● **Challenges**:
A. In the annual report assignment, which note number covers operating leases?
B. Reproduce the annual report assignment from "What was the" up to and including "of December 31, 2014?".

● **Text segment**:
Included on the following pages are excerpts from the Company's fiscal 2012 annual report including:

ITEM 2: Properties

Consolidated Balance Sheet

Consolidated Statement of Income

Note 2: Long-term debt, Short-term borrowings and Capital leases obligations

Note 3: Operating leases

Note 11: Commitments

Requirements

What was the total amount of rent expense reported for all operating leases in 2014? Of this total rent expense, how much appears related to aircraft rentals?

Identify the number and types of aircraft at December 31, 2014 under:

Number of aircraft under capital lease:

Number of aircraft under operating lease:

Miscellaneous:

What is the net amount of flight equipment under capital leases included on the balance sheet (asset) category Flight equipment as of December 31, 2014?

What is the amount of capitalized lease (liabilities) included on the balance sheet at December 31, 2014?

Why are these two amounts different?

● **Available data**:

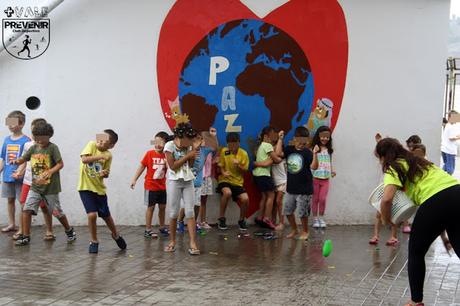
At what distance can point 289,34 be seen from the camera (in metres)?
9.91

● **Results by task**:
A. Note 3

B.
What was the total amount of rent expense reported for all operating leases in 2014? Of this total rent expense, how much appears related to aircraft rentals?

Identify the number and types of aircraft at December 31, 2014 under:

Number of aircraft under capital lease:

Number of aircraft under operating lease:

Miscellaneous:

What is the net amount of flight equipment under capital leases included on the balance sheet (asset) category Flight equipment as of December 31, 2014?